Shake it like a Polaroid
There’s a new dance craze sweeping the nation in which men and women in parking lots are swinging their hips toward their car doors with great zeal. It’s called the Electronic Car Key Dance and it’s most often performed to the song that goes “Dammit, Marvin, come closer to the car so I can open the door. It’s freezing out here.” The whole electronic key thing rather freaks me out. When the dashboard panel pops up the message “No key detected,” I always fear a metallic hand is going to come shooting out of the floor to rummage through my pockets. It’s a bit of a letdown when it doesn’t happen. Don’t you judge me.
Reverse psychology
Speaking of car stuff, I cannot bring myself to trust those backup cameras. The camera in my wife’s car clearly shows any obstacles in my way and it even marks off safe zones for me so it should be virtually impossible to mess it up. But I always feel like somebody somewhere is trying to trick me into backing into a spanking new BMW just so they can laugh and stick me with a huge insurance nightmare.
Tailed
And further speaking of cars and things, do you ever get that feeling like you’re being followed out on the road? And then when the person finally turns off, you actually feel disappointed? What’s that all about, anyway?

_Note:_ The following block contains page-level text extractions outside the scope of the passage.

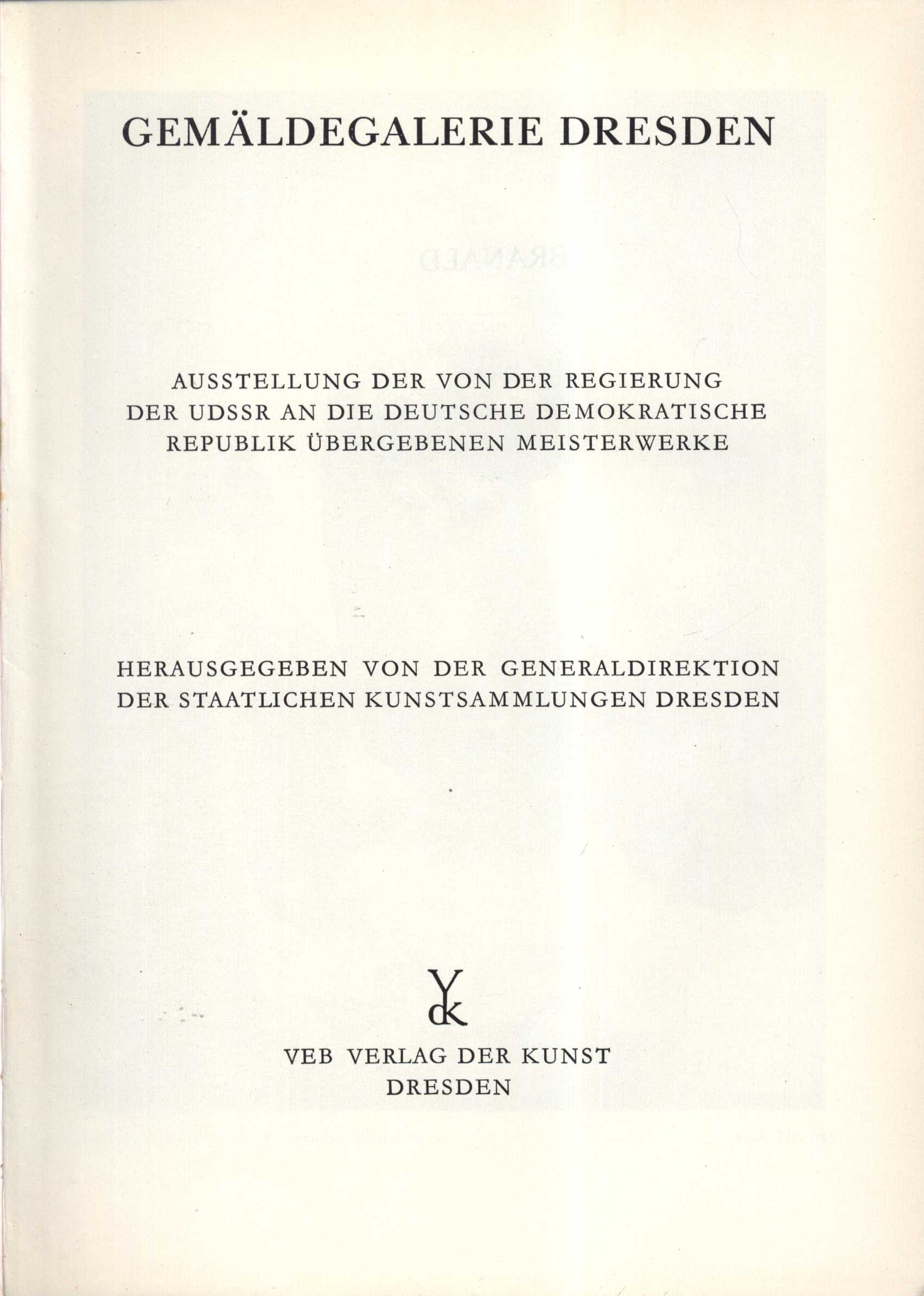 GEMÄLDEGALERIE DRESDEN

AUSSTELLUNG DER VON DER REGIERUNG DER UDSSR AN DIE DEUTSCHE DEMOKRATISCHE REPUBLIK ÜBERGEBENEN MEISTERWERKE

HERAUSGEGEBEN VON DER GENERALDIREKTION DER STAATLICHEN KUNSTSAMMLUNGEN DRESDEN

VdK

VEB VERLAG DER KUNST
DRESDEN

Man runs away after failing to rob Sanford motel
Well, that’s an embarrassing headline. There there, mister. Who among us hasn’t run from a motel after failing to achieve what we’d gone there for?
Spoiler alert!
You think it’s hard keeping secret that special gift you got your wife this Christmas? You should try existing in this world of nonstop chatter while trying to avoid “Walking Dead” season six spoilers. I’m halfway through season four and Glen is just fine, you liars.
The S-word
At no point this season will I comment on the striking lack of precipitation in the form of flakes of crystalline water ice that falls from clouds. I made that mistake last January and brought down the wrath from above. Makes “Frosty the Precipitation-in-the-Form-of-Flakes-of-Crystalline-Water-Iceman” a little bit unwieldy, but I’m willing to make that sacrifice.